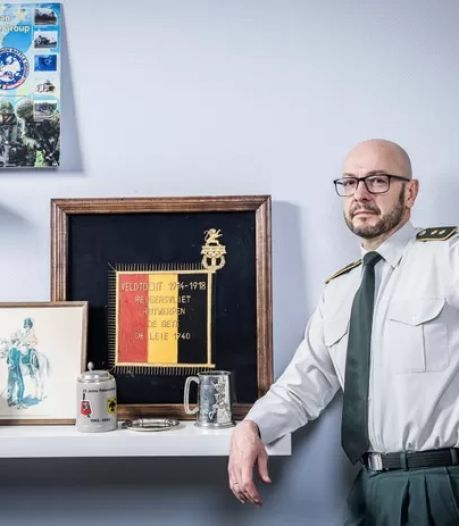 """Le général Boucké dit avoir accepté son départ du SGRS """"avec difficulté"""""""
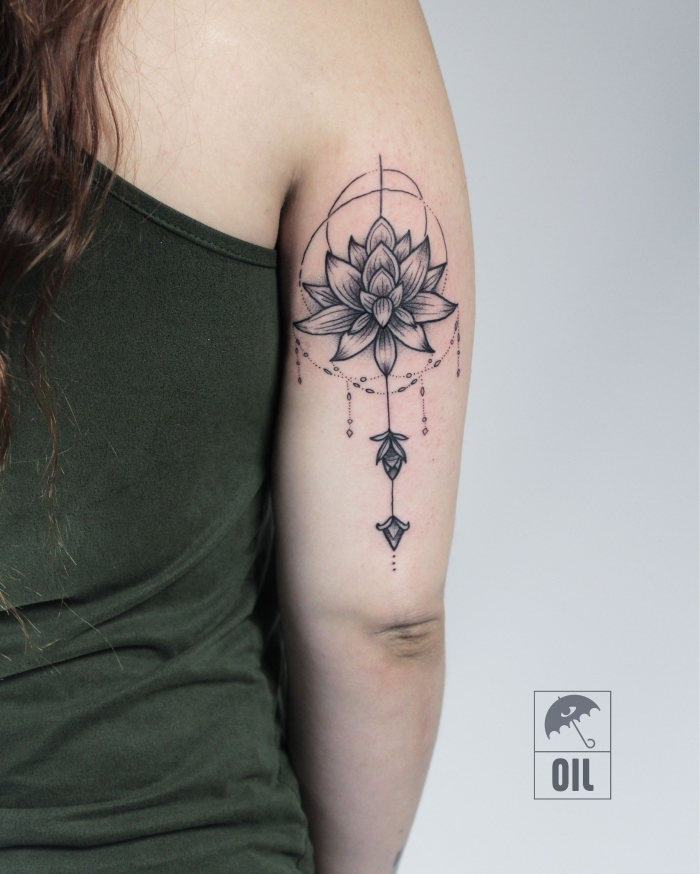 lotus in kombination mit geometrischen motiven, buddhistische symbole tattoo, lotusblüte am oberarm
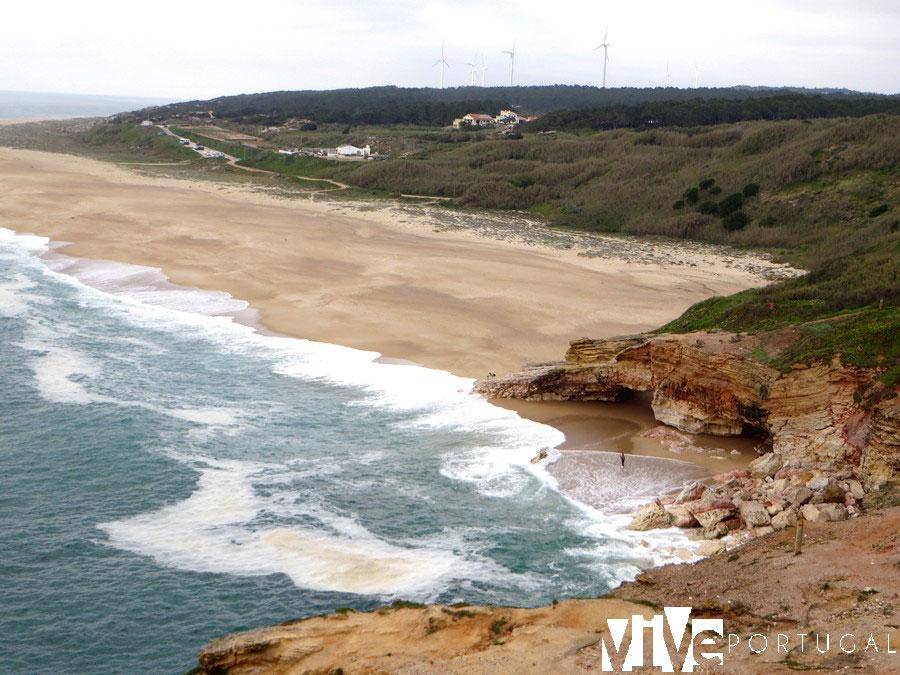 Vista de la praia do Norte, en absoluta calma qué ver en Nazaré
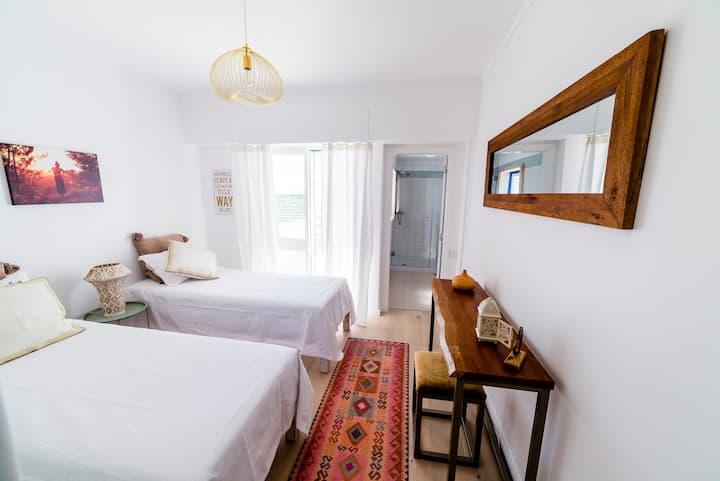 Sandhi House, Yoga & Wellness - Sunset Suite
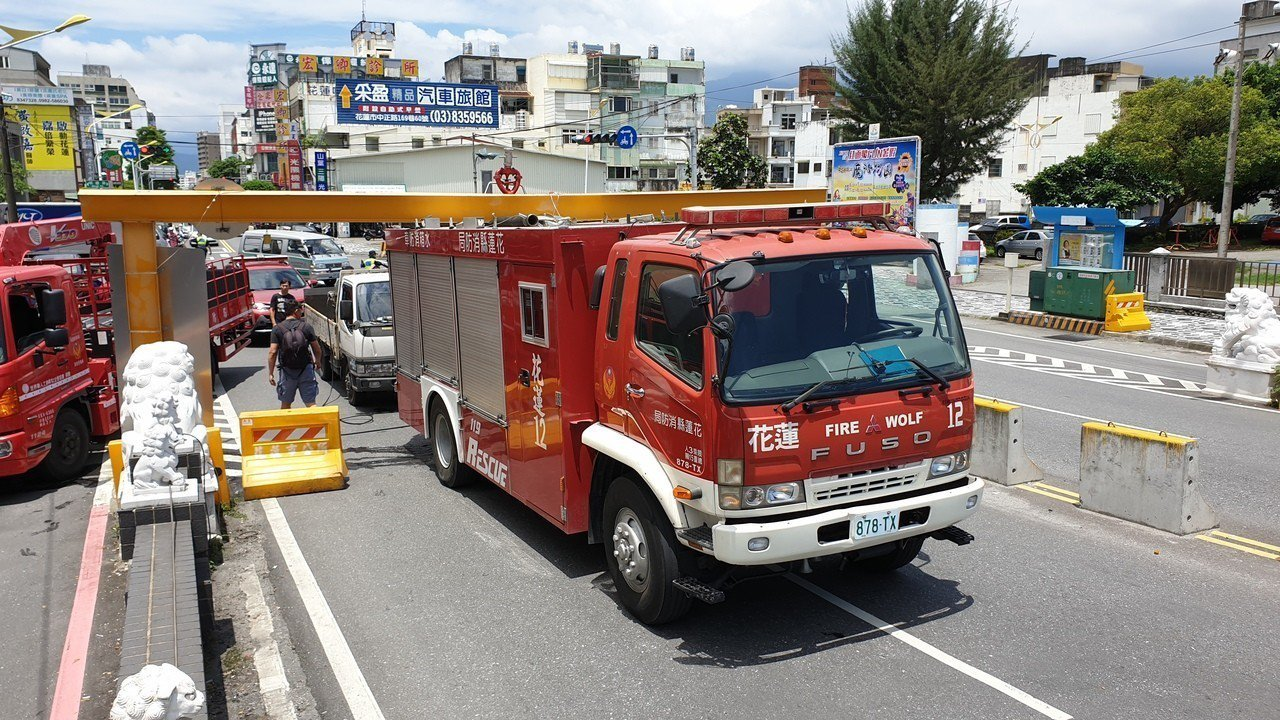 花蓮一輛消防水車卡在限高橋門鋼梁,一度動彈不得。圖/讀者提供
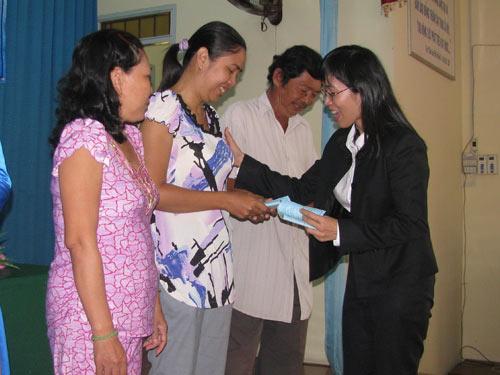 Bà Nguyễn Thị Hoàng Vân, Giám đốc Quỹ CEP trao vốn cho bà con nghèo tại huyện Cần Đước, tỉnh Long An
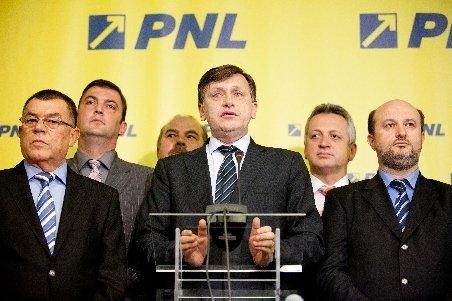 Liberalii se reunesc, joi, în CNEx şi Delegaţia Permanentă pentru a discuta rezultatele de la referendum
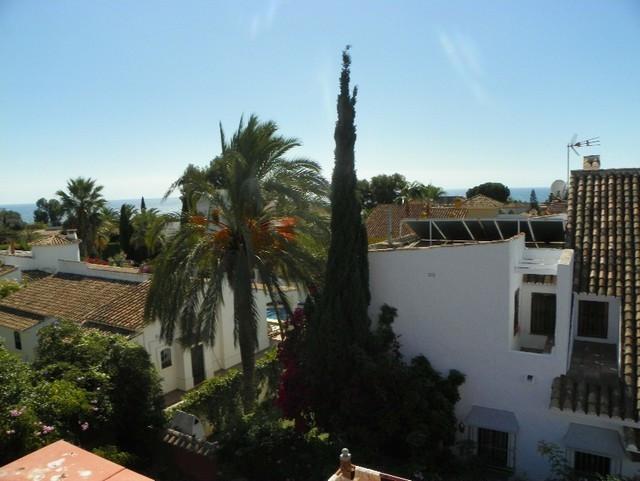 Detached Villa in Las Chapas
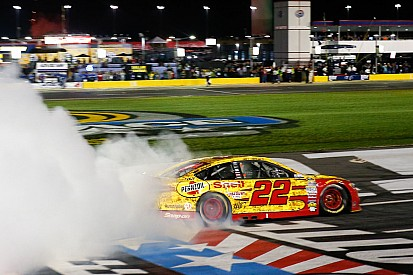 Joey Logano conquista la All-Star race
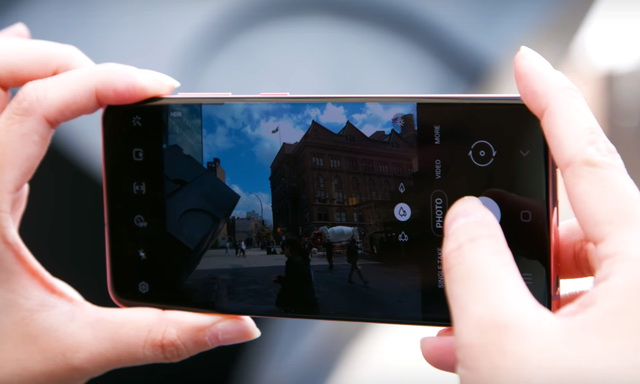 How to change camera modes on the Galaxy S20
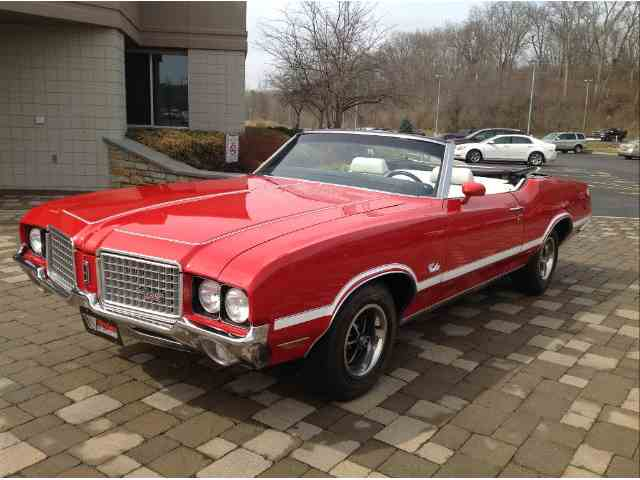 Picture of Classic 1972 Oldsmobile Cutlass located in Milford Ohio Offered by  - JFZK
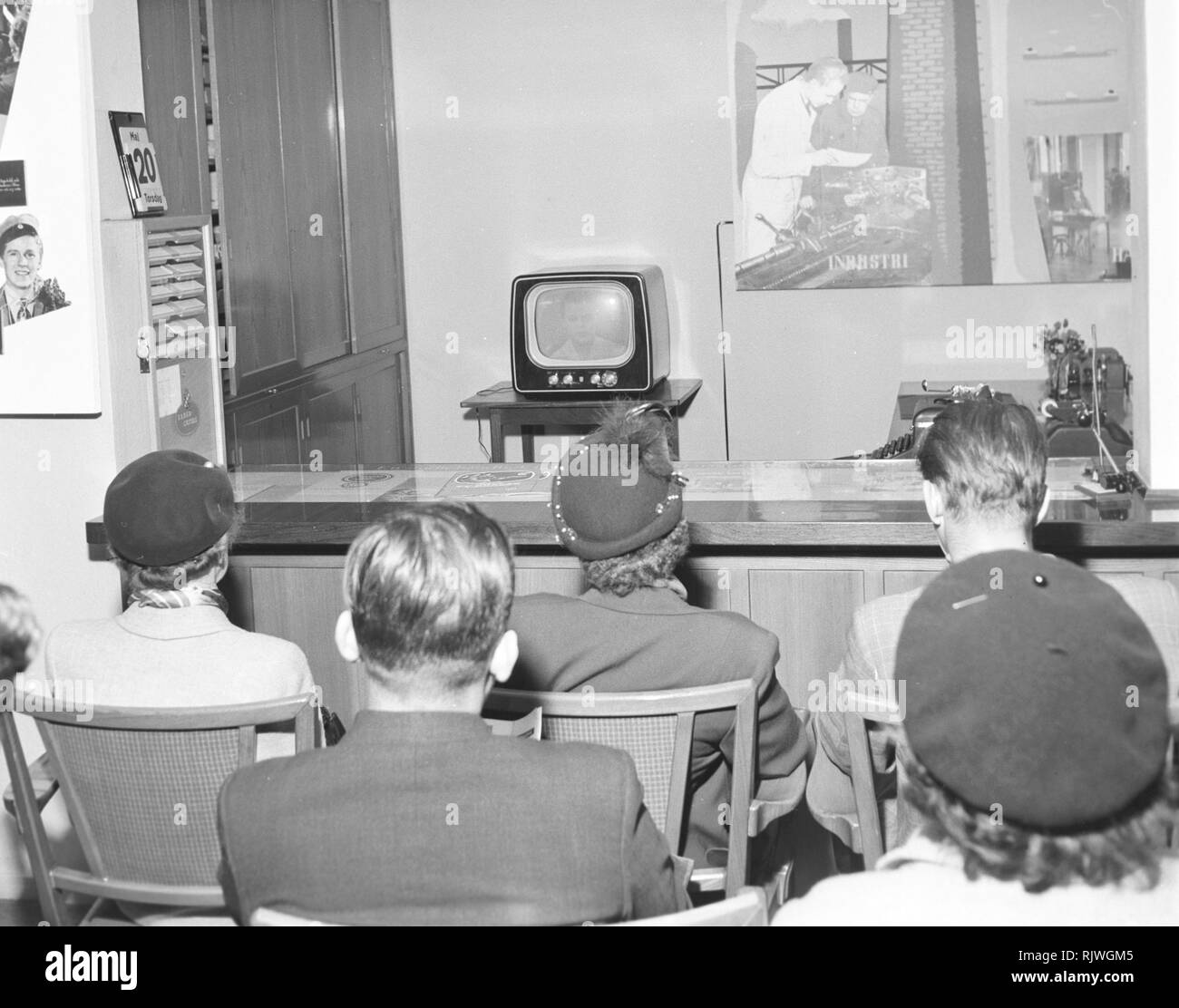Television in the 1950s. People fascinated by the new television medium in May 1954. Sweden - Stock Image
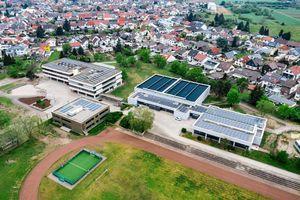 Leuchtturmprojekt für öffentliche Einrichtungen: Engie Deutschland realisiert am Schul- und Sportzentrum Oberhausen-Reinhausen ein komplexes und deutschlandweit einzigartiges erweitertes Energiespar-Contracting.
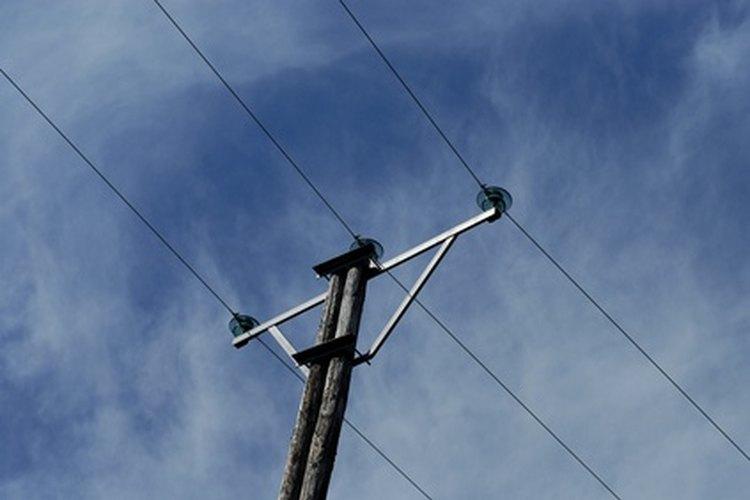 Las caídas y picos transitorios se producen a menudo en las líneas de energía de CA.
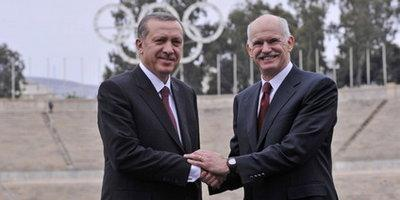 Papandreou, Erdogan, shaking hands (photo: AP)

§ **What the task asks**:
Your task is to reproduce exactly the lines from the start of the data above through the line containing "Joey Logano conquista la All-Star race", leaving every picture out.

§ **Exercise response**:
 """Le général Boucké dit avoir accepté son départ du SGRS """"avec difficulté"""""""
 lotus in kombination mit geometrischen motiven, buddhistische symbole tattoo, lotusblüte am oberarm
 Vista de la praia do Norte, en absoluta calma qué ver en Nazaré
 Sandhi House, Yoga & Wellness - Sunset Suite
 花蓮一輛消防水車卡在限高橋門鋼梁,一度動彈不得。圖/讀者提供
 Bà Nguyễn Thị Hoàng Vân, Giám đốc Quỹ CEP trao vốn cho bà con nghèo tại huyện Cần Đước, tỉnh Long An
 Liberalii se reunesc, joi, în CNEx şi Delegaţia Permanentă pentru a discuta rezultatele de la referendum
 Detached Villa in Las Chapas
 Joey Logano conquista la All-Star race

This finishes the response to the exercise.